— start of SELECTED PASSAGE —

Farming initiative

Farming initiative

THI_Farming_Farmers_002_GroupPeople from the local Malavasi communities have lived by rain-fed subsistence farming and the produce of their forests for a very long time. Traditionally, they grew about fifteen different varieties of crops suited to the environment and had ample food the whole year around. This tradition has been displaced by the pressures of a modern consumer economy to grow cash crops. These crops are water intensive and people are forced to use chemical fertilisers and pesticides in an attempt to maximise returns. Eventually, the tribal farmer finds himself in a situation where he is easily exploited.

— end of SELECTED PASSAGE —

WRITTEN INSTRUCTION A: Repeat the listing word for word, starting at the line containing "As shown here, how" and running through the final line of the listing.

— start of RECORDED INFORMATION —

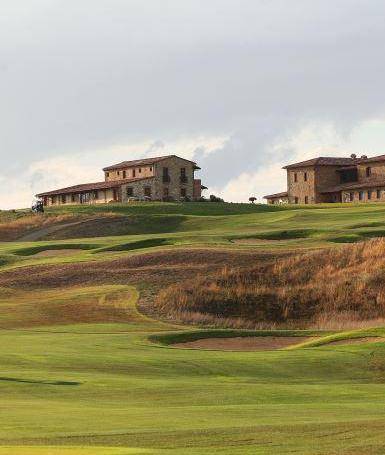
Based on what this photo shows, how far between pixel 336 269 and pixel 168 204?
63.1 meters

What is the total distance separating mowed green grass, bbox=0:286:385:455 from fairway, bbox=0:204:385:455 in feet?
0.14

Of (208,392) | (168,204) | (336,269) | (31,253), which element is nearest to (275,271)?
(336,269)

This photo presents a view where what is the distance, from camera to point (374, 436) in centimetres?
2125

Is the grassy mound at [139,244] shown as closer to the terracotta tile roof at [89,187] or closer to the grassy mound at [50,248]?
the grassy mound at [50,248]

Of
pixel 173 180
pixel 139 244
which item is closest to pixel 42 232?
pixel 139 244

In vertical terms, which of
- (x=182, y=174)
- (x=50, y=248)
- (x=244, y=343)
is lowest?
(x=244, y=343)

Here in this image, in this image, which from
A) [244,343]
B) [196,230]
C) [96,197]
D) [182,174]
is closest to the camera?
[244,343]

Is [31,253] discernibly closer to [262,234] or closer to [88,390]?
[262,234]

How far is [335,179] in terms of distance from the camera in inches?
6476

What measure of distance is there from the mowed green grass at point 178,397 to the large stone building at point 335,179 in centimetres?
10179

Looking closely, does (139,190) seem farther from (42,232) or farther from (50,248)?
(50,248)

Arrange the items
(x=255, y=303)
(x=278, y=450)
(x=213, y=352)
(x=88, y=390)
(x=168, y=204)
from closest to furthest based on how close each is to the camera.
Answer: (x=278, y=450) < (x=88, y=390) < (x=213, y=352) < (x=255, y=303) < (x=168, y=204)

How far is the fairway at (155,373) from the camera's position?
2147cm

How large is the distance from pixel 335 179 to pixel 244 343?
114594mm
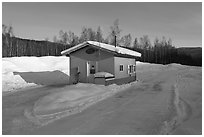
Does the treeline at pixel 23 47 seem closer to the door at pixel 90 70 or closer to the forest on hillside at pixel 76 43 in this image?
the forest on hillside at pixel 76 43

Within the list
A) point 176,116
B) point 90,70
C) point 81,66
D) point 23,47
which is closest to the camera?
point 176,116

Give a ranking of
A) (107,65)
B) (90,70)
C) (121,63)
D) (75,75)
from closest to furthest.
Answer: (107,65)
(90,70)
(75,75)
(121,63)

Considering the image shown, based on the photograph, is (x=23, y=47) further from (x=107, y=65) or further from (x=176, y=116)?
(x=176, y=116)

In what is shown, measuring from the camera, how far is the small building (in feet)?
54.3

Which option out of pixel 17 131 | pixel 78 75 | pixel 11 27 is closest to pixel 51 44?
pixel 11 27

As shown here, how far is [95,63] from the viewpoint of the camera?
1722 cm

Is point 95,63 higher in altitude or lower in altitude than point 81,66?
higher

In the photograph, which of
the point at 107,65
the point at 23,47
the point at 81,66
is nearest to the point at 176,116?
the point at 107,65

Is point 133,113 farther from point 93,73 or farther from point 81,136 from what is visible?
point 93,73

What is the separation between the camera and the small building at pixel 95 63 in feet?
54.3

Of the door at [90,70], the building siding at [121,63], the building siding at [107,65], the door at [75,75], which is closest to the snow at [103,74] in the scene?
the building siding at [107,65]

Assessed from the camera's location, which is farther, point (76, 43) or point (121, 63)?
point (76, 43)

— end of RECORDED INFORMATION —

WRITTEN INSTRUCTION B: According to the farming initiative passage, how many crop varieties did the local Malavasi communities traditionally grow?

RESULT A:
As shown here, how far is [95,63] from the viewpoint of the camera?
1722 cm

Is point 95,63 higher in altitude or lower in altitude than point 81,66?
higher

In the photograph, which of
the point at 107,65
the point at 23,47
the point at 81,66
is nearest to the point at 176,116?
the point at 107,65

Is point 133,113 farther from point 93,73 or farther from point 81,136 from what is visible?
point 93,73

What is the separation between the camera and the small building at pixel 95 63 in feet?
54.3

Of the door at [90,70], the building siding at [121,63], the building siding at [107,65], the door at [75,75], which is closest to the snow at [103,74] in the scene?
the building siding at [107,65]

Assessed from the camera's location, which is farther, point (76, 43) or point (121, 63)?
point (76, 43)

RESULT B: About fifteen.